Employers who encourage their staff to conduct business in virtual worlds such as Second Life are being advised that a dress code policy should be enforced before employees are let loose in cyberspace.
According to analysts at Gartner, 70% of companies will have set behaviour and dress code guidelines within the next five years.
The concept isn’t surprising, as you’d expect any employee representing a company to be issued with ground rules. However, the introduction of virtual world working brings with it a new set of challenges for managers, many of whom have already shown a lack of understanding and slowness to react to trends such as blogging and acceptable Internet use.
Having said that, if companies are official sanctioning their workers to form business relationships online, they are presumably forward thinking companies with an understanding of the risks and potential pitfalls.

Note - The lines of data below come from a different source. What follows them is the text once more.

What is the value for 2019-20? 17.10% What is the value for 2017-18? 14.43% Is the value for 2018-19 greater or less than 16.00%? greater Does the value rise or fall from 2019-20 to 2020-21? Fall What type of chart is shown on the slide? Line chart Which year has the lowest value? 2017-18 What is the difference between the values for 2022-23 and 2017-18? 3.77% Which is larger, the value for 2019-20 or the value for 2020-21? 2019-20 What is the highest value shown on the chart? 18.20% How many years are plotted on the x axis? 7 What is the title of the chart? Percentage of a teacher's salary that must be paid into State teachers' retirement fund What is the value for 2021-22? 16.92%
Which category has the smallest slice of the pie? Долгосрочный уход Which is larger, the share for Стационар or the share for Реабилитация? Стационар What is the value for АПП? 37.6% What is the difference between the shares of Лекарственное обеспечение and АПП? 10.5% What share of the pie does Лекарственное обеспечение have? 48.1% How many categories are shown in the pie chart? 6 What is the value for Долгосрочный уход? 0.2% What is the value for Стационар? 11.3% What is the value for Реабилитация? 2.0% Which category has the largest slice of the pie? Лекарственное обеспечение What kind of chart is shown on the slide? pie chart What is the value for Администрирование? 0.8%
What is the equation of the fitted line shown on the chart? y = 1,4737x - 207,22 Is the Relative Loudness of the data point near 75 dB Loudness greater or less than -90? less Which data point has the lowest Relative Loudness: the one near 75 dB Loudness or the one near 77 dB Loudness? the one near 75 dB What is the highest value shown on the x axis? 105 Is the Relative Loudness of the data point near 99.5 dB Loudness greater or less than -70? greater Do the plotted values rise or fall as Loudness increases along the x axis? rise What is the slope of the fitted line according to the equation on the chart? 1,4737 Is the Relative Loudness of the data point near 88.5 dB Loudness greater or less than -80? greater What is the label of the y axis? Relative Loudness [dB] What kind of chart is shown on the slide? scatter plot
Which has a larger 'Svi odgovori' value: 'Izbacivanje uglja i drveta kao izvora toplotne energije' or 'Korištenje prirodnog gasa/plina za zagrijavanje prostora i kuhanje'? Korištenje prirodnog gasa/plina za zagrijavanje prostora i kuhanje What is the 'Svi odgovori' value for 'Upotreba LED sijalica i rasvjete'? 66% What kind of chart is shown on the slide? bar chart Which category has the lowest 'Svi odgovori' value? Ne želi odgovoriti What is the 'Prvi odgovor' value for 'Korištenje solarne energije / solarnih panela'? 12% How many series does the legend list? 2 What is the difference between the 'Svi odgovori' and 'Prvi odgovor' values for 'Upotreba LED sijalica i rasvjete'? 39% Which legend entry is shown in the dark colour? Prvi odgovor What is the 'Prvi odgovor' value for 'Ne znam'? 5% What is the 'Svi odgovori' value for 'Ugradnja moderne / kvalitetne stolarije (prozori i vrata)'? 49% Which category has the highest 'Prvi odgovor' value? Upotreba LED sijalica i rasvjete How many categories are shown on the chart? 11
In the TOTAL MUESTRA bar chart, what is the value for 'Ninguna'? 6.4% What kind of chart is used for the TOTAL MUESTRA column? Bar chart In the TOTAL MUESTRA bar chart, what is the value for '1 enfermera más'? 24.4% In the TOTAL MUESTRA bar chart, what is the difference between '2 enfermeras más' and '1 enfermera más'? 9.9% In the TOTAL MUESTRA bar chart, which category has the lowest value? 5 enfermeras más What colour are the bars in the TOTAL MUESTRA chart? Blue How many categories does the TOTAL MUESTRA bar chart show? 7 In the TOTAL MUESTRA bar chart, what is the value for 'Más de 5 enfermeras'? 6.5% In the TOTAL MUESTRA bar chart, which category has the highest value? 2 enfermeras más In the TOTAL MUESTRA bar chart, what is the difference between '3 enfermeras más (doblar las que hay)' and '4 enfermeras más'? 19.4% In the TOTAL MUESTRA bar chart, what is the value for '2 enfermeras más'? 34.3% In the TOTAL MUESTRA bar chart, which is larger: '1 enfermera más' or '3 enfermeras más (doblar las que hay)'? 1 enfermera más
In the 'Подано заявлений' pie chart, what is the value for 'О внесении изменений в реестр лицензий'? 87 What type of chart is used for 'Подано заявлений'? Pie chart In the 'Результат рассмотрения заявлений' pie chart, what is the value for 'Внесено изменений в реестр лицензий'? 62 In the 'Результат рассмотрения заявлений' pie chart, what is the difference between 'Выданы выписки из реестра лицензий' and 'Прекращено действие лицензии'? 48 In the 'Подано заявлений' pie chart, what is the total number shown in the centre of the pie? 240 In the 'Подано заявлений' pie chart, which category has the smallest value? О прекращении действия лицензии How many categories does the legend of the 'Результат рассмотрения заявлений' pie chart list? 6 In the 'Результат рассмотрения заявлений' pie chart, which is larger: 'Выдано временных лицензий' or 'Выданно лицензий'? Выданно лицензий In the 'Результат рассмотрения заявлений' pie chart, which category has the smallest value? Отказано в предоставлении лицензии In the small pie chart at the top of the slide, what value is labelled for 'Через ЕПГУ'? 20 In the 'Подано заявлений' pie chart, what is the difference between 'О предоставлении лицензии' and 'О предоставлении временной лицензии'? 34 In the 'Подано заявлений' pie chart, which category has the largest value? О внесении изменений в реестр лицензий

If employees are acting unofficially, that’s a different matter. Many companies wouldn’t have the time or knowledge to monitor virtual worlds, particularly if employees are doing things in their own time at home.
Back to official presence, though. Gartner recommends that employees maintain two separate avatars — one for personal, non-work use and another for professional, company-related use.
Makes sense. After all, we generally have separate email addresses for personal and work purposes, and usually dress differently for work and leisure time.
Head of enterprise marketing at Linden Labs (creators of Second Life), Amanda Van Nuys, agrees.
If virtual work is to be taken seriously, then our avatars need to look — and act — as professional as we do in a physical workplace,” she blogged.